Leicester Square station is heaving. We’re separated briefly as we approach the ticket barrier and when I find her again I squeeze her hand.

‘I’m just being practical, that’s all.’

She’s cross with me and I don’t blame her. Why did I have to pick that moment to bring up the secretarial course? I check my watch. ‘You’re not due there for another forty-five minutes. Let me buy you a coffee.’

‘I’d rather be on my own.’

I deserve that, I think, but she catches the hurt in my eyes.

‘To go over my audition piece, that’s all.’

‘Of course. Well, good luck, then. I mean it, Katie. I hope it goes brilliantly.’ I watch her walk away, wishing I could have just been happy for her; cheered her on, the way Simon did before he left for work.

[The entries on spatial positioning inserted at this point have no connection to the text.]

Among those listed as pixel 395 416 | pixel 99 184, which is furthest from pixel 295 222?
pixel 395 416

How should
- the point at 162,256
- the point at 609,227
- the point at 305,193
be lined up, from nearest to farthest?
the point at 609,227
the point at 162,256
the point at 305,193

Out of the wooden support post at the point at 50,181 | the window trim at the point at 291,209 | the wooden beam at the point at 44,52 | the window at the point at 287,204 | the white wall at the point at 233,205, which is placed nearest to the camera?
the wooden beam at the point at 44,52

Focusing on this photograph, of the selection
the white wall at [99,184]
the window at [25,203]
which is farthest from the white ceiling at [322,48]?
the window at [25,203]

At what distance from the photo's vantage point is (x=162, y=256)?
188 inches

‘It wouldn’t have hurt you to have been a bit more enthusiastic.’ Melissa slathers margarine on to slices of bread, stacking them in pairs, butter-side-in, ready for the lunchtime rush. In the glass-fronted cabinet are tubs of tuna mayonnaise, smoked salmon, grated cheese. The Covent Garden café is called Melissa’s Too. It’s larger than the Anerley Road place, with high seats facing the window, and five or six tables with metal chairs that stack in the corner each night so the cleaner can mop the floor.

‘Lie to her, you mean?’ It’s ten to nine and the café is empty, bar Nigel, whose long grey coat is streaked with grime, and who sends a waft of body odour into the air when he moves. He nurses a pot of tea perched on the high stools in the window, till Melissa shoos him out at ten each morning, telling him he’s bad for the lunch trade. Nigel used to sit on the pavement outside the café, a cap on the ground in front of him, until Melissa took pity on him. She charges him fifty pence, two pounds less than the blackboard price, and he certainly gets his money’s worth.